Sean Russell

sean russell


The raids are believed to have been planned by Sean Russell who later organised the bombing campaign in England in the 1930s

So, who was Sean Russell?

Born in Fairview, Dublin in 1893, Russell joined the Irish Volunteers in 1913. He participated in the 1916 Easter Rising as an officer in Dublin Brigade’s 2nd Battalion, under Thomas MacDonagh. Following the Rising he was interned in Frongoch and Knutsford.

After the Irish War of Independence began, he was attached to the IRA General Headquarters Staff (GHQ) and became IRA Director of Munitions in 1920. In 1925, after the Irish Civil War, he was jailed in Mountjoy Prison but escaped on 25 November in a breakout he helped organise.

From 1922 until his death he remained a senior member and chief of staff of the IRAy.

Russell died in 1940 on a German u-boat after travelling to Nazi Germany in an effort to secure support for the IRA’s efforts to overthrow the Free State and reunite Ireland north and south.
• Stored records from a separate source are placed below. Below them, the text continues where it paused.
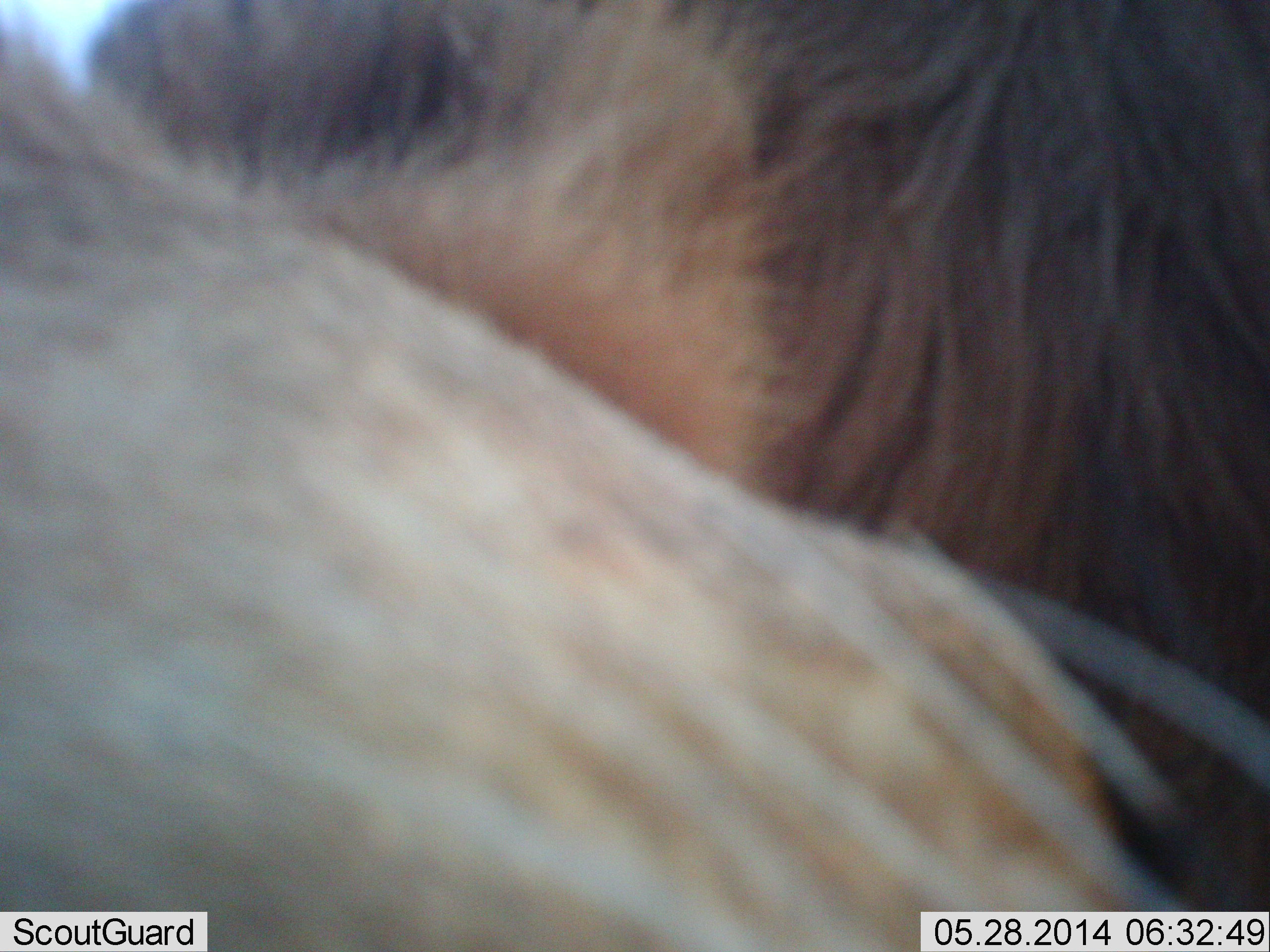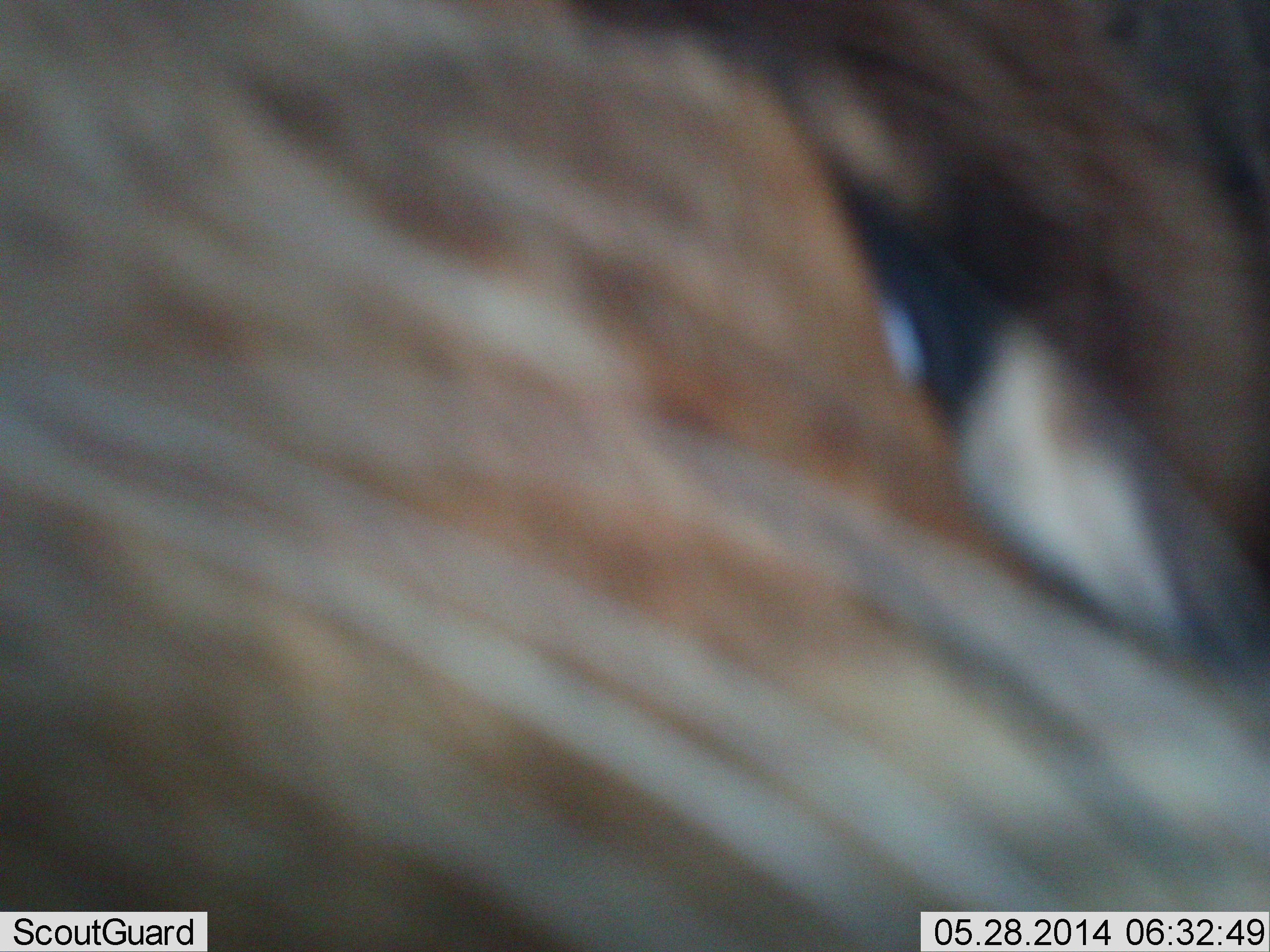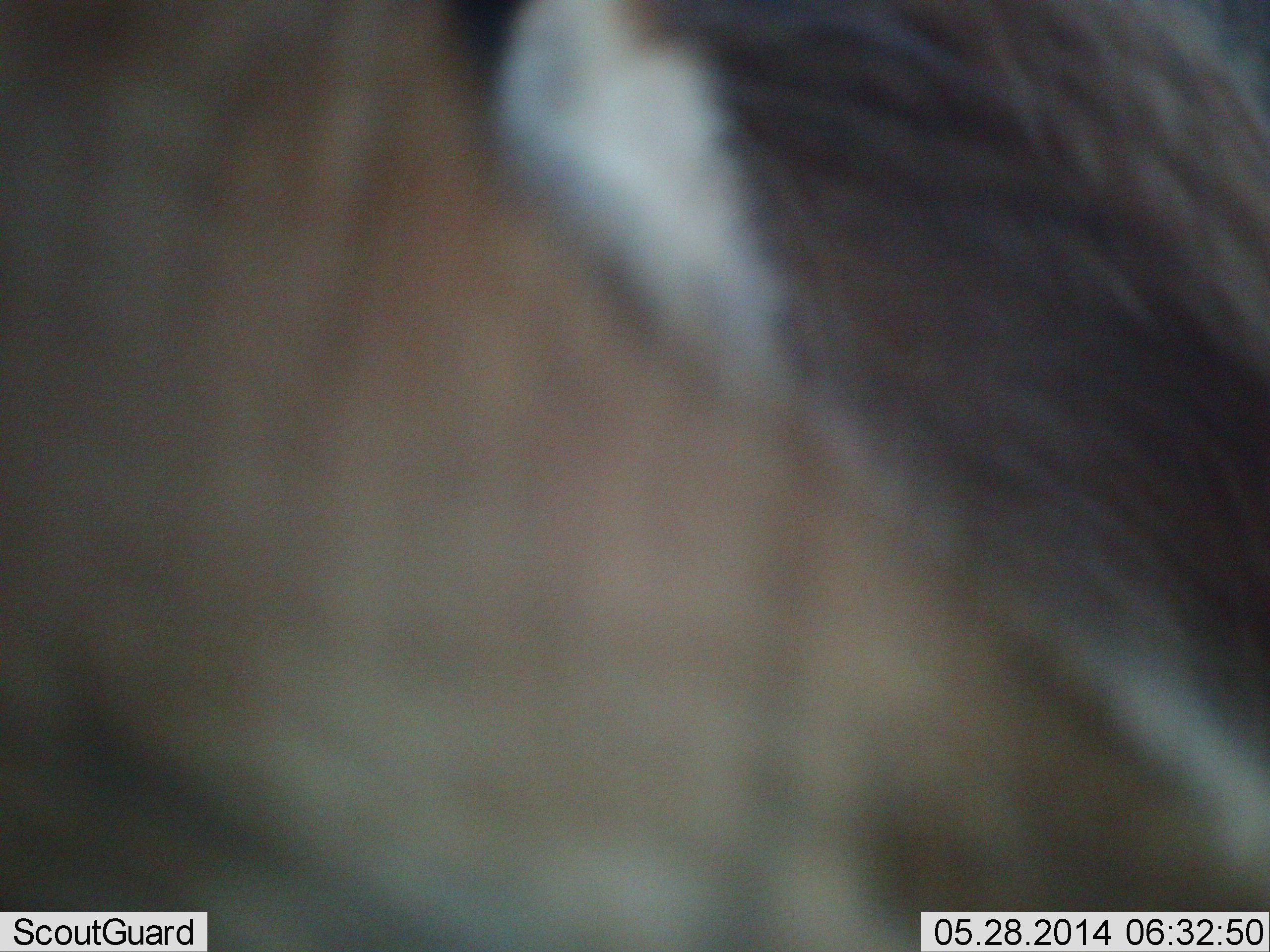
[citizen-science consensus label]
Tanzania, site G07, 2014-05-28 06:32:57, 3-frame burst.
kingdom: Animalia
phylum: Chordata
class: Mammalia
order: Carnivora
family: Felidae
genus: Panthera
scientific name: Panthera leo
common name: lion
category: lionmale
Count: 1.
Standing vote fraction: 25%.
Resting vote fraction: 25%.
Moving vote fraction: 50%.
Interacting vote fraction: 25%.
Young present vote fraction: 0%.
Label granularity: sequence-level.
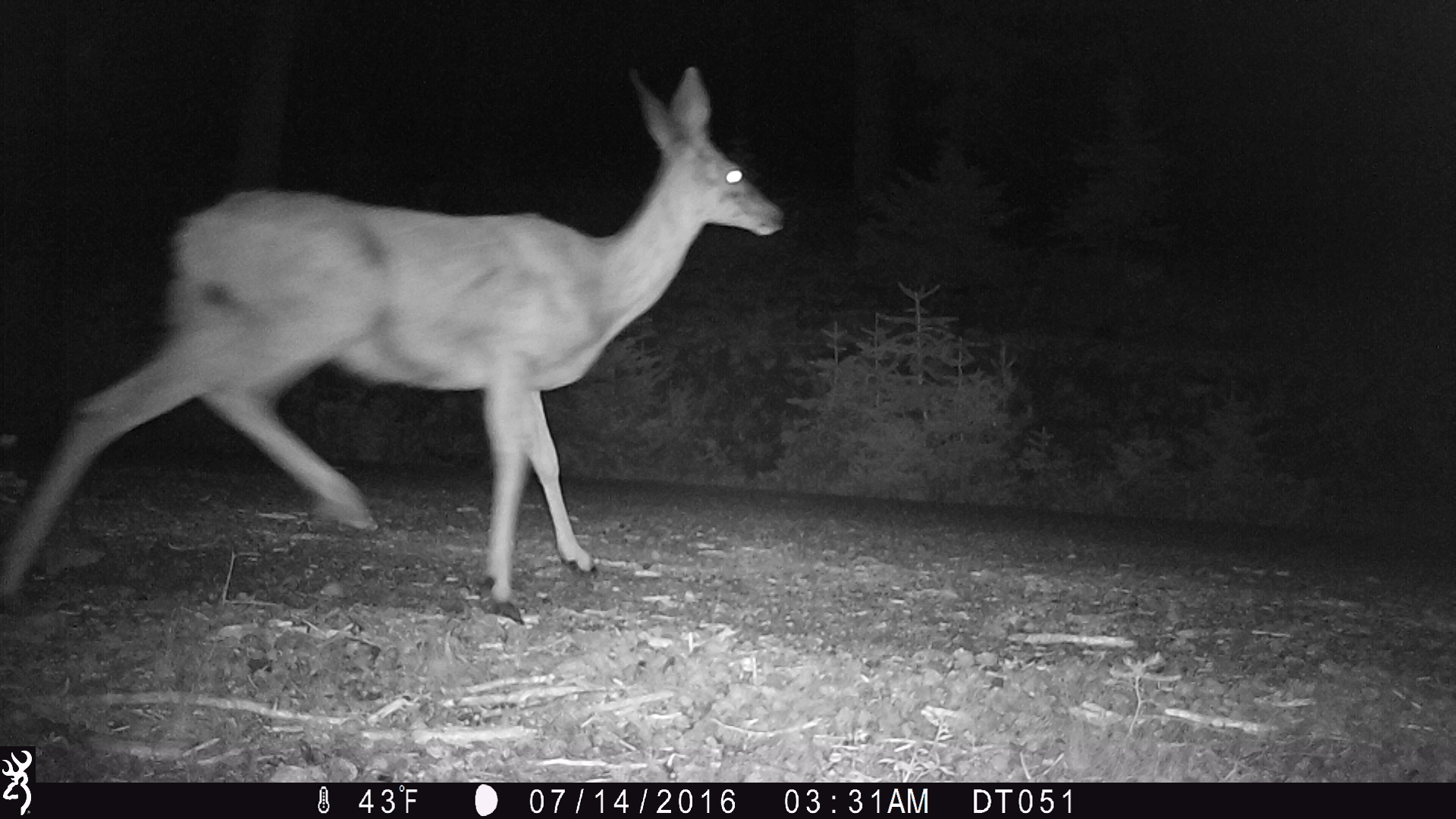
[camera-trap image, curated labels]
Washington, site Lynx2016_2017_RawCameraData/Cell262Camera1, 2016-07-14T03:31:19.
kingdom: Animalia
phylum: Chordata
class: Mammalia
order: Artiodactyla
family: Cervidae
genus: Odocoileus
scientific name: Odocoileus hemionus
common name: mule deer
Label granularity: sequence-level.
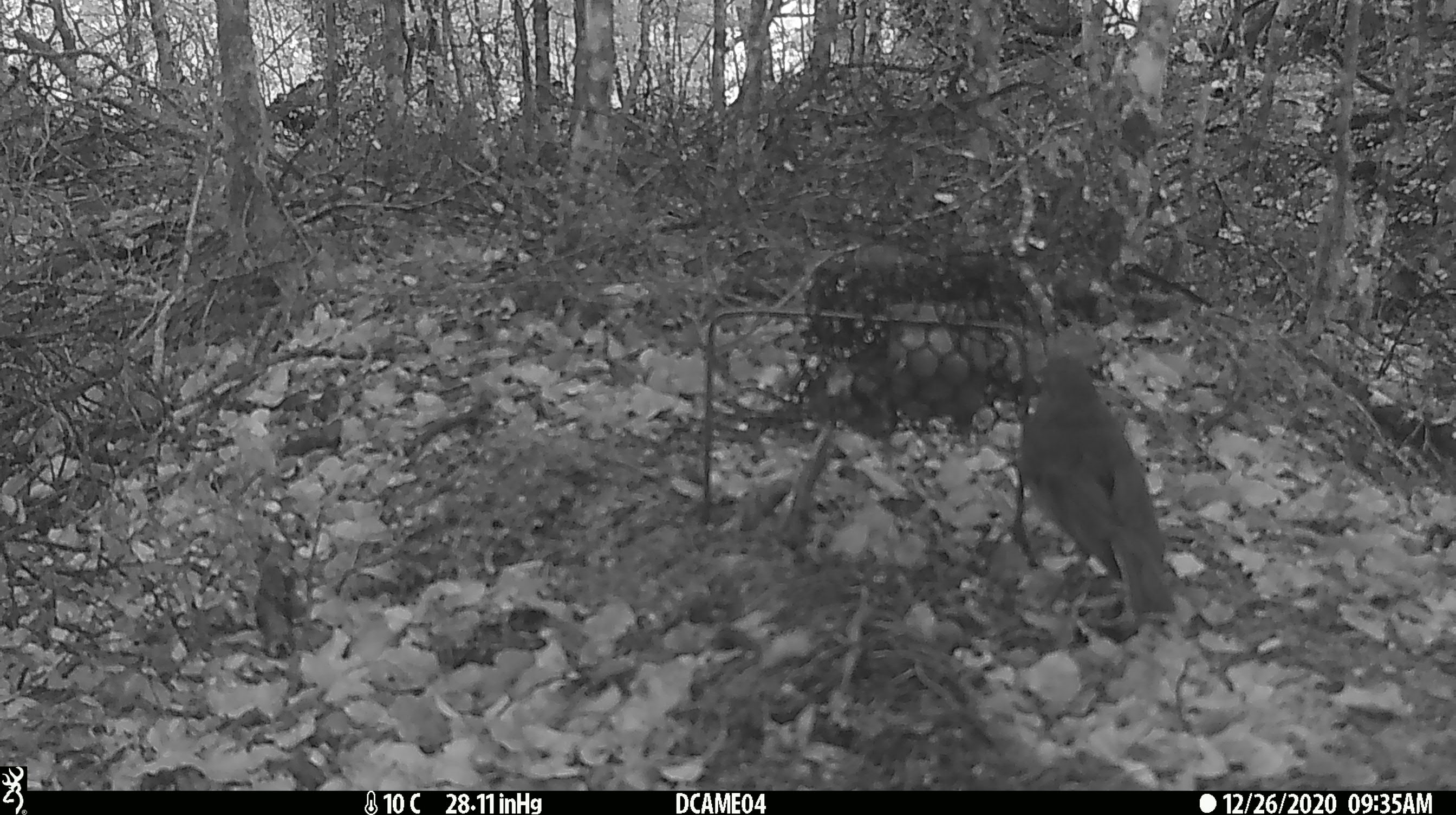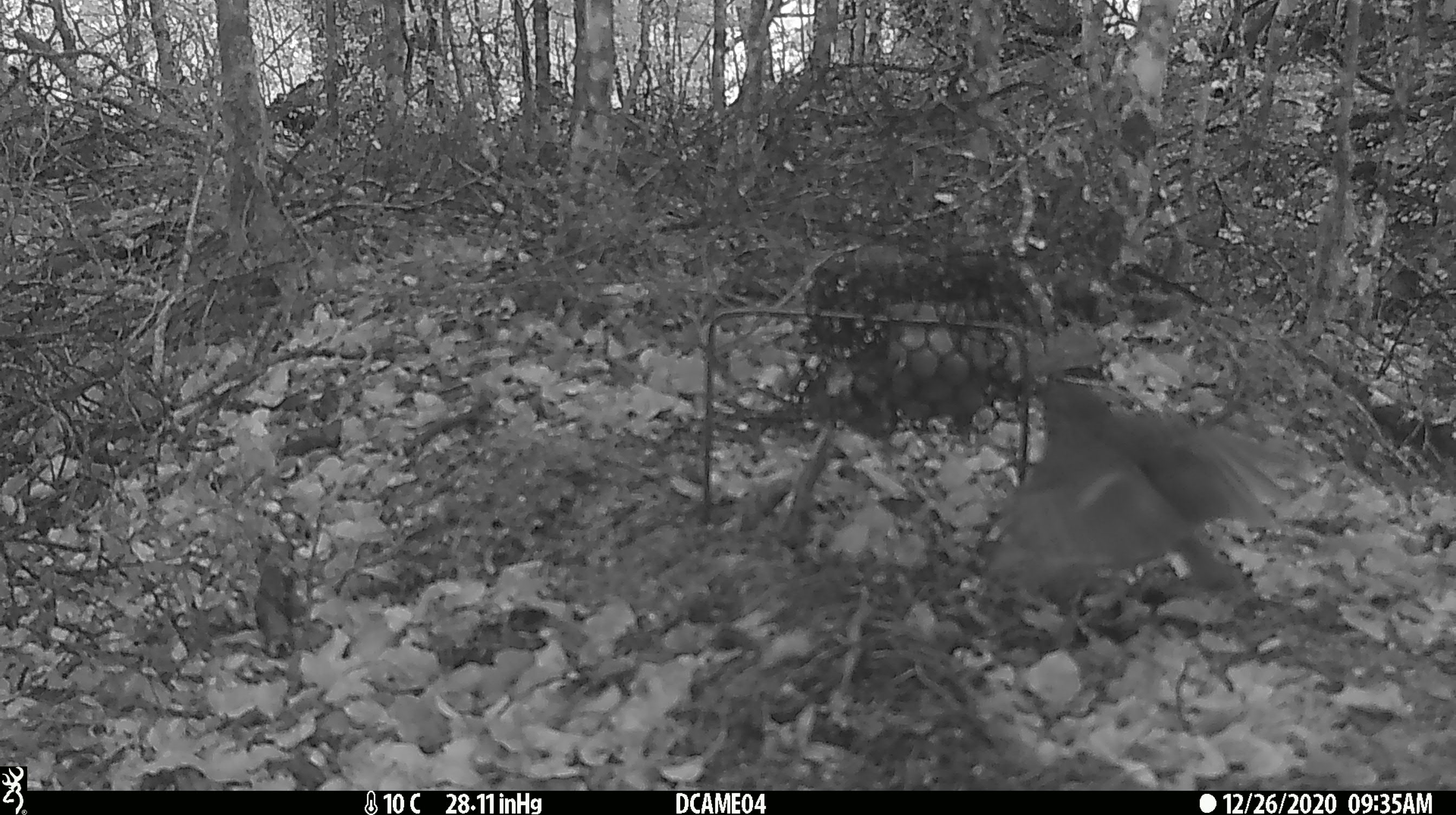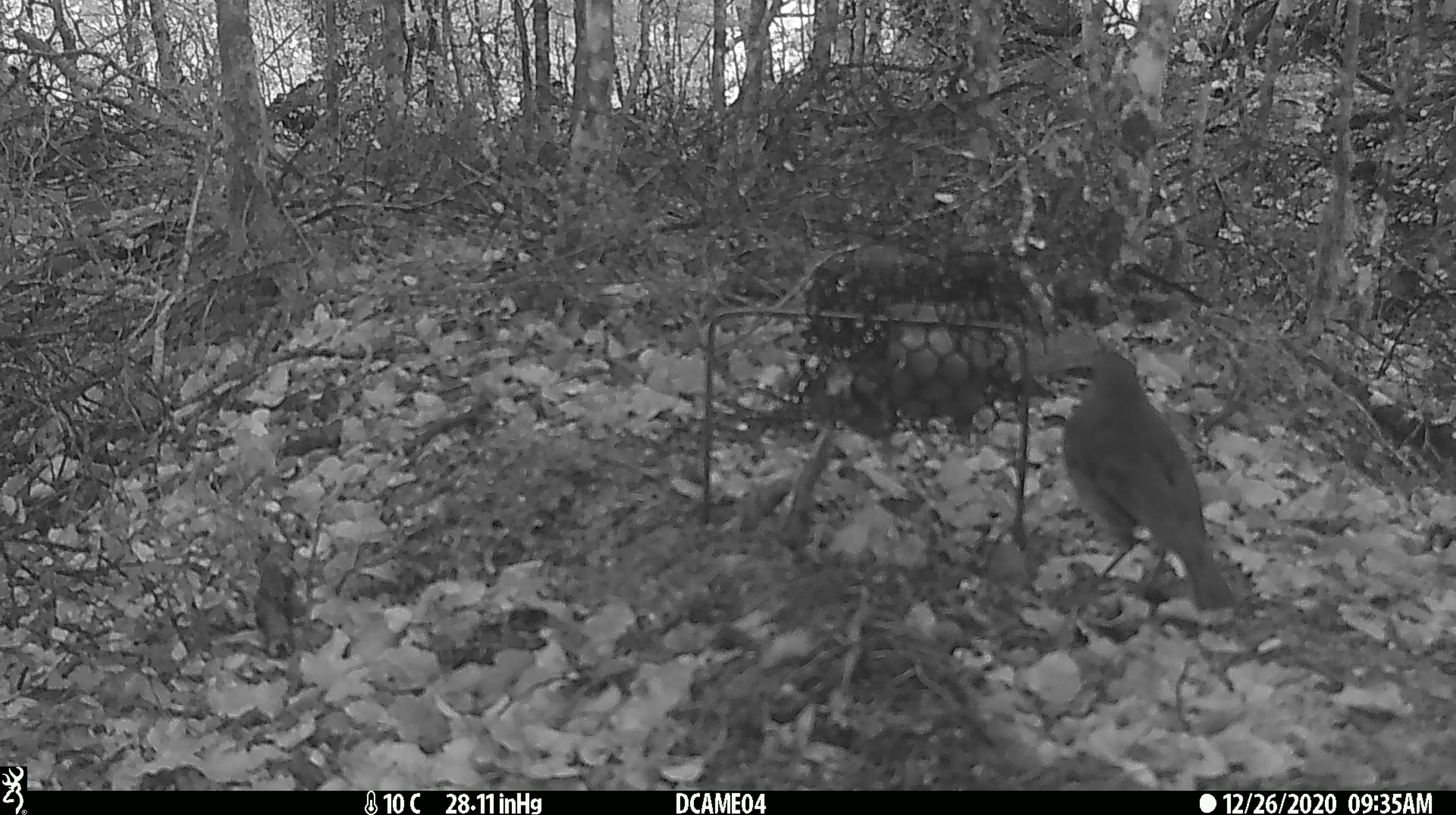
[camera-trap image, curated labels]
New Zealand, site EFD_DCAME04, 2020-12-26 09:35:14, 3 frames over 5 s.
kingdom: Animalia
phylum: Chordata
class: Aves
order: Passeriformes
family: Petroicidae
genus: Petroica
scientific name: Petroica australis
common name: new zealand robin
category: robin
On 15 July 1940, Frank Ryan – an IRA man who had fought on the Republican side in the Spanish Civil War and was captured by Franco forces – was handed over to the Abwehr and taken to Germany. The capture of the German agents from Operation Lobster I did not prevent Abwehr Chief Canaris sanctioning the transport of Russell to Ireland. Both Russell and Frank Ryan, (who had arrived in Berlin on 4 August), departed aboard U-65 from Wilhelmshaven on 8 August – the mission was titled Operation Dove ("Unternehmen Taube" in German). Russell became ill during the journey and complained of stomach pains. U-65 was not equipped with a doctor and he died on 14 August, 100 miles short of Galway. He was buried at sea and the mission aborted. Following the return of the submarine to Germany an inquiry was set up into Russell's death by the Abwehr. This inquiry included the interrogation of U-65's crew and Frank Ryan. The conclusion drawn was that Russell had suffered a burst gastric ulcer and without medical attention he had died. A number of conspiracy theories arose around the subject of Russell's death including that he was poisoned onboard ship, shot by the British Secret Service in France, or murdered by Kurt Haller. However, Russell's brother, Patrick, confirmed after the war that he suffered from pre-existing stomach problems and as a result did not drink alcohol.